In this case, the decedents had finished their transportation use of their car and had gone to bed for the night. Since, at the time of their tragic deaths, decedents were not using the car for transportation purposes, they cannot satisfy the third of the three factors and are not entitled to insurance coverage.
Among the cases respondents rely on are Jorgensen by Jorgensen v. Auto-Owners Ins. Co., 360 N.W.2d 397, 400 (Minn.App.1985), and Strand v. Illinois Farmers Ins. Co., 429 N.W.2d 266, 270 (Minn.App.1988).1 The former case, decided prior to the Vodinelich and Klug decisions, rests solely on a general causation determination. This court found it sufficient that there existed a causal connection between the injury and some use of the vehicle as a motor vehicle (storage of gasoline in the trunk). Jorgensen, 360 N.W.2d at 400. The post -Klug requirement, however, is that there be a causal connection between the injury and a transportation use of the vehicle. Klug, 415 N.W.2d at 877; Kemmerer, 513 N.W.2d at 842.
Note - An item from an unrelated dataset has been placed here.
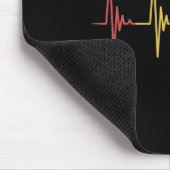 Gamer Heartbeat Controller voor Nerd Multiplayer G Muismat (Hoek)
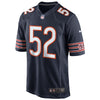 Image of Chicago Bears Khalil Mack Navy JERSEY 2018 - 2019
Strand is distinguishable because it did involve a transportation use of the vehicle. Strand parked his car overnight in his garage and it leaked gasoline. He was about to leave for work in his car when his housemate activated the garage door opener and fumes from the spilled gasoline were ignited by a gas water heater in the garage. Preparing immediately to drive his car, Strand was engaged in a transportation use and was covered under the no-fault act. Strand, 429 N.W.2d at 270.
DECISION
Once the decedents had parked their car and gone to bed for the night, they had ceased to use the car for transportation purposes. Although there was an unbroken causal link between the vehicle and the deaths, the vehicle was not being used for transportation purposes at the time of the deaths. The district court erred in holding otherwise.
Reversed.
. The parties also discussed the unpublished cases of Opay v. Metropolitan Property and Cas. Ins. Co., No. C8-95-11, 1995 WL 407437 (Minn. App. July 11, 1995), and Shea v. Dairyland Ins. Co., No. Cl-91-2450, 1992 WL 122651 (Minn. App. June 9, 1992). The district court relied on Shea. In both cases, individuals died in motor vehicles inside garages as a result of carbon monoxide from running engines. Both cases focused on the question of whether the transportation use had ended. Opay held that it had and Shea held merely that there was no evidence that the transportation purpose had ended. Because the respective drivers died while still in the vehicles, those cases, in addition to lacking prece-dential effect, are distinguishable from this case as to the situs of the deaths.